The move comes after Chinese state media threatened economic retribution over Tokyo’s nationalisation of the Japanese-controlled Senkaku islands, which Beijing calls Diaoyu.
“We’ve heard from our staff in China that some Japanese products arriving in Chinese ports are facing a tightening of customs procedures,” Tsutomu Suehara, spokesman for Japanese trading house Sojitz, told AFP.
However, he added: “It’s not to the extent that it affects our business”.
Chinese customs took a similar route in 2010 when ties soured over the arrest of a Chinese trawlerman who had rammed two Japanese coastguard vessels.
At the time, Beijing also imposed an export quota on rare earth minerals -- vital components used in high-tech products ranging from flat-screen televisions to lasers and hybrid cars. China controls more than 95 percent of the global rare-earths market.
“Compared to 2010, when all Japanese products were targeted, this time the affected products are a lot fewer,” Suehara said.
Sojitz had been told tighter inspections were occurring in the ports of Tianjin and Qingdao, he said.
Another Japanese trading house, Itochu, said it had also learned of stricter customs inspections.
“We heard that inspections of freight from Japan are being tightened in Tianjin, Qingdao and other major ports,” an Itochu spokesman told AFP.
Transportation firm MOL Logistics said in a statement the number of customs inspections was “rising due to the worsening of Japan-China relations”.
Asked about the heightened inspections, Japanese industry and trade minister Yukio Edano said he expects China “to act in line with international rules”.
“We continue to gather information and are trying to confirm the facts. We will take appropriate measures depending on the situation,” he said.

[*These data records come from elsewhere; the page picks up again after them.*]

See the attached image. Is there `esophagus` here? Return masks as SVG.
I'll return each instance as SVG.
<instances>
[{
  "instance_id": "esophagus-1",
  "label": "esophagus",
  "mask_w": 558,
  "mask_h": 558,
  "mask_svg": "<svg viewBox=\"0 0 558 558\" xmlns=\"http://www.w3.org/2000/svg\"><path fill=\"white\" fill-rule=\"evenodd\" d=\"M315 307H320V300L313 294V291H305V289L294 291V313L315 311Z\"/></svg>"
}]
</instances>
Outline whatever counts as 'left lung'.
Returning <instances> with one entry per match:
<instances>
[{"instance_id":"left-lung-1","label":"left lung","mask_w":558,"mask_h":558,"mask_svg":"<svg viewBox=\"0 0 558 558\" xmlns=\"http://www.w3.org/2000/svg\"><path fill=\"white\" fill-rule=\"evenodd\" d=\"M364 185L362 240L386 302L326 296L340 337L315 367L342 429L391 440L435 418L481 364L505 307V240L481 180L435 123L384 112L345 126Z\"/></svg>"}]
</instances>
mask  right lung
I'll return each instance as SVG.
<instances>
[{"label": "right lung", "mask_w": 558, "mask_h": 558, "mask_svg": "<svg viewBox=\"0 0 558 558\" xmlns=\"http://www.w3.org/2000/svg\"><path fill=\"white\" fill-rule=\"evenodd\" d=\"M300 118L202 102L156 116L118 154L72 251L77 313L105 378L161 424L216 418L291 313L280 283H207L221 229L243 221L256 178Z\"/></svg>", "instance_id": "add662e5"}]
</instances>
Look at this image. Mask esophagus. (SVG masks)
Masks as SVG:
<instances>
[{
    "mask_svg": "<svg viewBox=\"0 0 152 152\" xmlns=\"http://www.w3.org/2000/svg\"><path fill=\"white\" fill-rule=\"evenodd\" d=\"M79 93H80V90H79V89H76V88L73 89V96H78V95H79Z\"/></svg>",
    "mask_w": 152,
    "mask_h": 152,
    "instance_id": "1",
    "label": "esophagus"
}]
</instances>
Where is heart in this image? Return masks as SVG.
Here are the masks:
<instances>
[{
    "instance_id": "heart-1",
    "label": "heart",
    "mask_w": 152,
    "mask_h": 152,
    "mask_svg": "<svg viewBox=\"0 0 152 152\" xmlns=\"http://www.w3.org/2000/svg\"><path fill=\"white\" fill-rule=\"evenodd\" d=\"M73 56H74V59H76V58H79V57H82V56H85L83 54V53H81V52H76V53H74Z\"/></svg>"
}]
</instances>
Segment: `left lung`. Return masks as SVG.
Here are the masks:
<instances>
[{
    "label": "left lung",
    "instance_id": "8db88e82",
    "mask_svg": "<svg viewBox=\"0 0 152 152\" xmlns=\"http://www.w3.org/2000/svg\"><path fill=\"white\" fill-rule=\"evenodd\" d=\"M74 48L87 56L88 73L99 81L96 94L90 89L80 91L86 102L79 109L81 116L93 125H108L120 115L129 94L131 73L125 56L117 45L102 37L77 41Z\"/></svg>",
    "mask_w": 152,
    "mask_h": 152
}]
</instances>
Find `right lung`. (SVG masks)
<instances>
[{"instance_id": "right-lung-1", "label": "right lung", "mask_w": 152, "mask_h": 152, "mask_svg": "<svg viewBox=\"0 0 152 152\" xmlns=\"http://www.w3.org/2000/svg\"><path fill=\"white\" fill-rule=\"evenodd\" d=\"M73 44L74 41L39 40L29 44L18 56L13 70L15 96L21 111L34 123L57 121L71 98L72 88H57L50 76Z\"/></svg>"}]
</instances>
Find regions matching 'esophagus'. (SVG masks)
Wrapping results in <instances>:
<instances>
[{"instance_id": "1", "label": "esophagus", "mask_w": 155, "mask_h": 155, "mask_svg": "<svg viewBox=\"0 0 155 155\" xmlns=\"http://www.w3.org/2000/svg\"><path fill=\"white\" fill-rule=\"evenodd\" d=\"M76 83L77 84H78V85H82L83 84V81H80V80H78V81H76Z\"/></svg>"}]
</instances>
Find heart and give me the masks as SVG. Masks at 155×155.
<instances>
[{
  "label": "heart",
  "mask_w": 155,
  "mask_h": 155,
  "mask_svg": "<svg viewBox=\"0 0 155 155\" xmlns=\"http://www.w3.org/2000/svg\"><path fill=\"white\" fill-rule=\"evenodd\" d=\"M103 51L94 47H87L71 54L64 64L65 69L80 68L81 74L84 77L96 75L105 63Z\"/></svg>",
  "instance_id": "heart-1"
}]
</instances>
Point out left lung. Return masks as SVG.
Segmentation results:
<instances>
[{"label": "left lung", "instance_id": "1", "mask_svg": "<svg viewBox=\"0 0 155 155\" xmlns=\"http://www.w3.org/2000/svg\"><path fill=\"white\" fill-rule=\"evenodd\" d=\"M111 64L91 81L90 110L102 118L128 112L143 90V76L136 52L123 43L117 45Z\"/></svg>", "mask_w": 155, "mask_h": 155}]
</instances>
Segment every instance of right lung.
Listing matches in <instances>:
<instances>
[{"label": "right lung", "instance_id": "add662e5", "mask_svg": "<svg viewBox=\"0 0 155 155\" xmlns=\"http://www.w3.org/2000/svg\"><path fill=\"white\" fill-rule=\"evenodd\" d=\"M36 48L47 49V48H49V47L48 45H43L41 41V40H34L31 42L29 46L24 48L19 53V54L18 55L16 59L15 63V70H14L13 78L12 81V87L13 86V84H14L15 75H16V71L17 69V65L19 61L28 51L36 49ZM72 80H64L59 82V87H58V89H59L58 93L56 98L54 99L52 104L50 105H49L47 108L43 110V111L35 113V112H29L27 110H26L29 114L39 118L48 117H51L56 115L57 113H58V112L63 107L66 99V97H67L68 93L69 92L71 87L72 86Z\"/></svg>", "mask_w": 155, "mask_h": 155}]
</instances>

The daily Asahi Shimbun reported Chinese customs officials were boosting their inspections in Tianjin, near Beijing, while the Mainichi Shimbun said freight was backing up in Shanghai because of a stricter regime.

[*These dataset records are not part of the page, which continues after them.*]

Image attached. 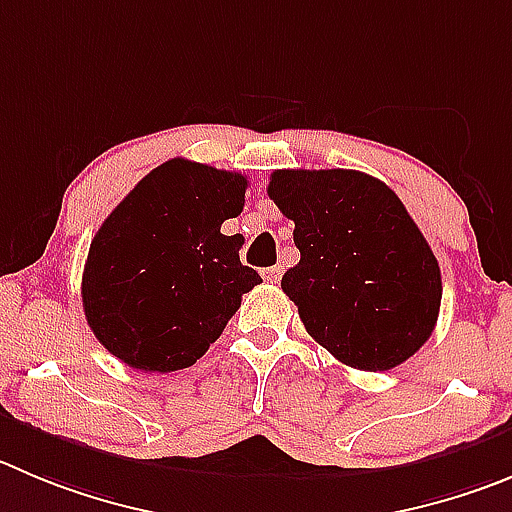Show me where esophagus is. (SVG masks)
<instances>
[{"mask_svg": "<svg viewBox=\"0 0 512 512\" xmlns=\"http://www.w3.org/2000/svg\"><path fill=\"white\" fill-rule=\"evenodd\" d=\"M280 275H283V267H280V265L267 267V270H262V278H265L267 283H278Z\"/></svg>", "mask_w": 512, "mask_h": 512, "instance_id": "esophagus-1", "label": "esophagus"}]
</instances>
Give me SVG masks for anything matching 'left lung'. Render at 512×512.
Instances as JSON below:
<instances>
[{"instance_id":"left-lung-1","label":"left lung","mask_w":512,"mask_h":512,"mask_svg":"<svg viewBox=\"0 0 512 512\" xmlns=\"http://www.w3.org/2000/svg\"><path fill=\"white\" fill-rule=\"evenodd\" d=\"M267 194L295 222L300 262L280 285L305 331L361 371L414 356L437 323L442 275L394 191L351 169H283Z\"/></svg>"}]
</instances>
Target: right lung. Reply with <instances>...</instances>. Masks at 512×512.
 I'll return each instance as SVG.
<instances>
[{
    "label": "right lung",
    "instance_id": "1",
    "mask_svg": "<svg viewBox=\"0 0 512 512\" xmlns=\"http://www.w3.org/2000/svg\"><path fill=\"white\" fill-rule=\"evenodd\" d=\"M247 179L171 159L143 176L90 242L83 310L90 331L123 364L179 371L197 364L262 283L240 262L224 219L245 207Z\"/></svg>",
    "mask_w": 512,
    "mask_h": 512
}]
</instances>
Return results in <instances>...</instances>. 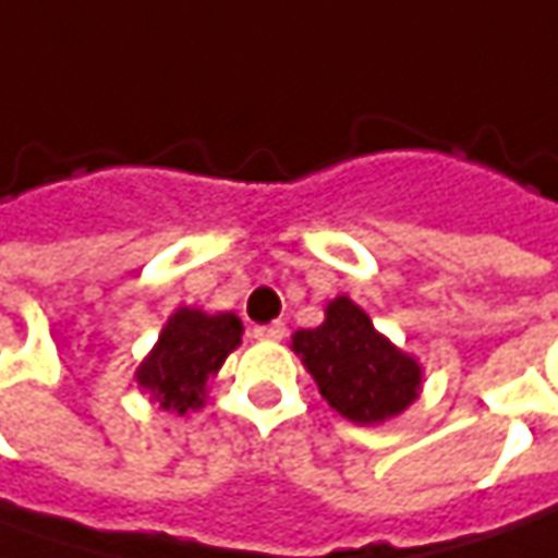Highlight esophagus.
<instances>
[{"label":"esophagus","mask_w":558,"mask_h":558,"mask_svg":"<svg viewBox=\"0 0 558 558\" xmlns=\"http://www.w3.org/2000/svg\"><path fill=\"white\" fill-rule=\"evenodd\" d=\"M254 338L260 341H282L286 338V326L282 323H269V326H254Z\"/></svg>","instance_id":"1"}]
</instances>
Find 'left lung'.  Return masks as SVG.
Returning <instances> with one entry per match:
<instances>
[{"label": "left lung", "instance_id": "1", "mask_svg": "<svg viewBox=\"0 0 558 558\" xmlns=\"http://www.w3.org/2000/svg\"><path fill=\"white\" fill-rule=\"evenodd\" d=\"M291 348L307 366L335 413L356 425L400 416L418 397L422 366L403 354L348 294L326 304V323L291 335Z\"/></svg>", "mask_w": 558, "mask_h": 558}]
</instances>
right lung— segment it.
Listing matches in <instances>:
<instances>
[{
    "label": "right lung",
    "instance_id": "obj_1",
    "mask_svg": "<svg viewBox=\"0 0 558 558\" xmlns=\"http://www.w3.org/2000/svg\"><path fill=\"white\" fill-rule=\"evenodd\" d=\"M242 319L235 313H204L180 307L167 319L158 344L136 369L145 395L170 413L198 410L207 395V381L223 366V360L242 344Z\"/></svg>",
    "mask_w": 558,
    "mask_h": 558
}]
</instances>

“If Shanghai starts tightening inspections that would have a grave impact on Japanese firms, as the trading volume and the variety of items passing through there are a lot bigger than other ports,” Suehara said.
Despite two-way trade being worth US$342.9 billion last year, according to Chinese figures, relations between Asia’s two largest economies are often rocky, troubled by historical grievances and the festering territorial row.
The effects of the dispute were also being felt on the airline industry Friday, with former flag carrier Japan Airlines (JAL) seeing its recently relisted stocks plunge on the Tokyo bourse after it announced it was slashing services to China.
The stock closed 4.29 per cent lower in a rising market, hours after JAL said flights from Tokyo to Beijing will be halved and those to Shanghai will be cut by a third. The carrier will also halve its Osaka-Shanghai schedule.
The island row has rumbled for decades but flared again when the Japanese government said it had bought three of the uninhabited outcrops in the East China Sea.
Tens of thousands of anti-Japanese demonstrators rallied across China, with some vandalising Japanese shops and factories, forcing firms to shut or scale back production.
China has sent more than a dozen ships to waters close to the disputed islands, which lie on important sea lanes and near to believed oil reserves.